Però non ho tessere di partito in tasca, non sono seduto in parlamento sui banchi dell'opposizione. Sono seduto in un giornale e ficcherei il naso ovunque. Mi piace raccontare, analizzare, offrire punti di vista, polemizzare anche. Mi piace raccogliere idee e farle circolare. Mi piace farlo perché è la mia indole e perché ho avuto la grande fortuna di fare un lavoro che quell'indole può alimentare.
Quando qualche mese fa ci fu il contatto con la Casaleggio Associati, capii subito che le nostre e le loro esigenze potevano convergere. Noi partivamo da una domanda: chi siete e che cosa siete? Loro, da un'affermazione: non siamo quel che i giornali vogliono far credere.
Erano diffidenti, il ghiaccio ci ha messo un po' a rompersi ma alla fine si è rotto. E devo dare atto che averci aperto le porte, essersi seduti con noi a parlare per una mattinata, avere deciso di farlo nonostante le mie riserve e le mie critiche di questi mesi, è stato un gesto che ho apprezzato.
Quante volte si è letto che il movimento grillino è eterodiretto dalla Casaleggio Associati? Quante volte si è indicata questa società come un Grande fratello che vuole impossessarsi del Paese?

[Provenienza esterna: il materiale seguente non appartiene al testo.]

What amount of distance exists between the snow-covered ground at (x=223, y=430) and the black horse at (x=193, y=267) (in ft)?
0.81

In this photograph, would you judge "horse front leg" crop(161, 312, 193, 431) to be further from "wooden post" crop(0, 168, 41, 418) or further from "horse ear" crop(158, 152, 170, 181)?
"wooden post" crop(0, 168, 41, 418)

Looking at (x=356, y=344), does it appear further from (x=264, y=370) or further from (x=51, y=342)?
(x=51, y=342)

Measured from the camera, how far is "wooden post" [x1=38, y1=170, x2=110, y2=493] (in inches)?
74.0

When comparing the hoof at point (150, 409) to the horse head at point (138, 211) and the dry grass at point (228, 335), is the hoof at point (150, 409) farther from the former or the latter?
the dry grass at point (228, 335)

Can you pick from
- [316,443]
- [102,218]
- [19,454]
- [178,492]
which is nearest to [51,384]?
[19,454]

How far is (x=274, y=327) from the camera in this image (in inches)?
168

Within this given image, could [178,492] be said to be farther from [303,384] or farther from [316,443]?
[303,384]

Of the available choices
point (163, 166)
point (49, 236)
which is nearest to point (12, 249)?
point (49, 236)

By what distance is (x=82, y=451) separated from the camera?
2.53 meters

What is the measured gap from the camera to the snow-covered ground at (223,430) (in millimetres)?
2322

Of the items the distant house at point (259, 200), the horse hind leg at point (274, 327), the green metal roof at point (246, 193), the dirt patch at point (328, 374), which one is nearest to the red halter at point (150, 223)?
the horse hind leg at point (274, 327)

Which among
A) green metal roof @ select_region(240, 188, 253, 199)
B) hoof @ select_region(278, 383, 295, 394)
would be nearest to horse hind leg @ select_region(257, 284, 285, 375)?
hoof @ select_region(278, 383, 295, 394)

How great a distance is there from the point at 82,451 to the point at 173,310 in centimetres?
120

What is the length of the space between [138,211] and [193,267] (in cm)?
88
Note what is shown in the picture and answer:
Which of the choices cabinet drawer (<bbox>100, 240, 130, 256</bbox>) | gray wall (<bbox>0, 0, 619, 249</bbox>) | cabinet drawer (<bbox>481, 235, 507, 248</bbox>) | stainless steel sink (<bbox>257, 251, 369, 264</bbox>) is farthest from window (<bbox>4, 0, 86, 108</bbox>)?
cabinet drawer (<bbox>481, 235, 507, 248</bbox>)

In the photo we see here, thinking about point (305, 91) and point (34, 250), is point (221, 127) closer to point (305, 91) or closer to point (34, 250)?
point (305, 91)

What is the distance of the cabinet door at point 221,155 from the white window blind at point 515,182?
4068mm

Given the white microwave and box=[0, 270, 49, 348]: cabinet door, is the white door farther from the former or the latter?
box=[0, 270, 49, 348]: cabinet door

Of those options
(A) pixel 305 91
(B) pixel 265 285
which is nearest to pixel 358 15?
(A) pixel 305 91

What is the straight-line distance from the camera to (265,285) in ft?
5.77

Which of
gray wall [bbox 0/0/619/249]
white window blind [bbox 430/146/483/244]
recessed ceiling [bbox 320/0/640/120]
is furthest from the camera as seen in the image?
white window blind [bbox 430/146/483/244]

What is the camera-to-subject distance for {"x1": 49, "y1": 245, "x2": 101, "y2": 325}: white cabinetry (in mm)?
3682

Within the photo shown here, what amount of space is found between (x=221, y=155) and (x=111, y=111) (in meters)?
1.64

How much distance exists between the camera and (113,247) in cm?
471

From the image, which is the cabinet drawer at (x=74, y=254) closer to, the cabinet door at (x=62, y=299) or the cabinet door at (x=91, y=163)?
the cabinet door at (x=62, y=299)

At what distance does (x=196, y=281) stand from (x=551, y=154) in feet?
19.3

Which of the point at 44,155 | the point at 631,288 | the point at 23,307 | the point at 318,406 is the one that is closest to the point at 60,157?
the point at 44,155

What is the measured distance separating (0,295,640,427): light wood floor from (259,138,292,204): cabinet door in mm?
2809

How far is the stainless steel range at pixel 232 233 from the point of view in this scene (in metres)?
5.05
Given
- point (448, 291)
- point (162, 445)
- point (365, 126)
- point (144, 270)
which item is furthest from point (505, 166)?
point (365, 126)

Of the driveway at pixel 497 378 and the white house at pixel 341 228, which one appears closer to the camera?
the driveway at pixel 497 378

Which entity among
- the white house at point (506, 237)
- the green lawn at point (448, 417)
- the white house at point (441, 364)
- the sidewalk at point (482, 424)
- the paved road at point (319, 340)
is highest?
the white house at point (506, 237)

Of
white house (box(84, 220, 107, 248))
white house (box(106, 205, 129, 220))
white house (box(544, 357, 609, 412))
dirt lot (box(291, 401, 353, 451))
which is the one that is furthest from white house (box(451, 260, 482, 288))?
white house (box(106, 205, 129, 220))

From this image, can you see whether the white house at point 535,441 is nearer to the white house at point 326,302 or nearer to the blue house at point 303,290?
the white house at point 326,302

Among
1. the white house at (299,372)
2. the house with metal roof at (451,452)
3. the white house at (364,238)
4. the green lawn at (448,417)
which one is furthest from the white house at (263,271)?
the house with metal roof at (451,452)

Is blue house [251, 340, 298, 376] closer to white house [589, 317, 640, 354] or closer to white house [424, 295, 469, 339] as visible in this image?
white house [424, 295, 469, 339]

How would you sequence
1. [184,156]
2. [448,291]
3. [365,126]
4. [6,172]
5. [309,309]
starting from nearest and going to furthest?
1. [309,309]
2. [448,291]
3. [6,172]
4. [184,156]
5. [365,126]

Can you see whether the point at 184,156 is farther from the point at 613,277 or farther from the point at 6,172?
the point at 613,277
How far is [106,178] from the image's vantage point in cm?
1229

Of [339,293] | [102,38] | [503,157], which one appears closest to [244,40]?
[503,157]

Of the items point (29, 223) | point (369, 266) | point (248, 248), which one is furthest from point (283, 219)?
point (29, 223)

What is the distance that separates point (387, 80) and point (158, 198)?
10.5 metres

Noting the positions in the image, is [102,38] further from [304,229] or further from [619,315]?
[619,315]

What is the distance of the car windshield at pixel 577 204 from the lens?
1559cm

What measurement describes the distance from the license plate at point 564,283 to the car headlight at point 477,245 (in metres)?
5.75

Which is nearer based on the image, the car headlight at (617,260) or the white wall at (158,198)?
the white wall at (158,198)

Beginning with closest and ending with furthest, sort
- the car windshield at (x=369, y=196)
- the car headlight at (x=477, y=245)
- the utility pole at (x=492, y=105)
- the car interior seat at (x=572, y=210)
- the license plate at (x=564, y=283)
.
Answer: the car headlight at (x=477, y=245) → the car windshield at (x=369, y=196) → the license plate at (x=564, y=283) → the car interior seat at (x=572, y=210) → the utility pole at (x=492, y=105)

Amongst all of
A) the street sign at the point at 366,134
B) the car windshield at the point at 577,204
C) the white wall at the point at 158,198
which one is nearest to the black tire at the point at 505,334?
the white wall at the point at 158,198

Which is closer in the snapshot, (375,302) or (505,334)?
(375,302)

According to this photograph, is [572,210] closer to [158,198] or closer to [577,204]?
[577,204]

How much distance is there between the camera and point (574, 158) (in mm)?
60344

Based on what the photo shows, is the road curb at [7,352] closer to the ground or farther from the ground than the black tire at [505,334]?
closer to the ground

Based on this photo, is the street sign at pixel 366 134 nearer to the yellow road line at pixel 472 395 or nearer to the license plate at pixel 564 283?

Ero dunque molto attratto dall'idea di entrare nel cuore della Spectre populista. Quando sono uscito, ho capito quel che vado a illustrare. All'inizio fu Gianroberto Casaleggio, morto a 62 anni nel 2016. Un visionario della comunicazione, un guru attento alla rivoluzione tecnologica, un manager concentrato sui processi di partecipazione diretta che internet ha completamente rivoluzionato.
C'era molto di "politico" in quest'uomo che però con la sua società si occupava di spiegare alle aziende come tenersi al passo coi tempi in campo di comunicazionee di marketing. Semplificando: spiegava come farsi conosceree come vendere (e vendersi) meglio ai tempi della Rete. Era un consulente-pioniere in Italia, uno che intercettava in anticipo gli stravolgimenti che internet ha portato nella nostra vita quotidiana.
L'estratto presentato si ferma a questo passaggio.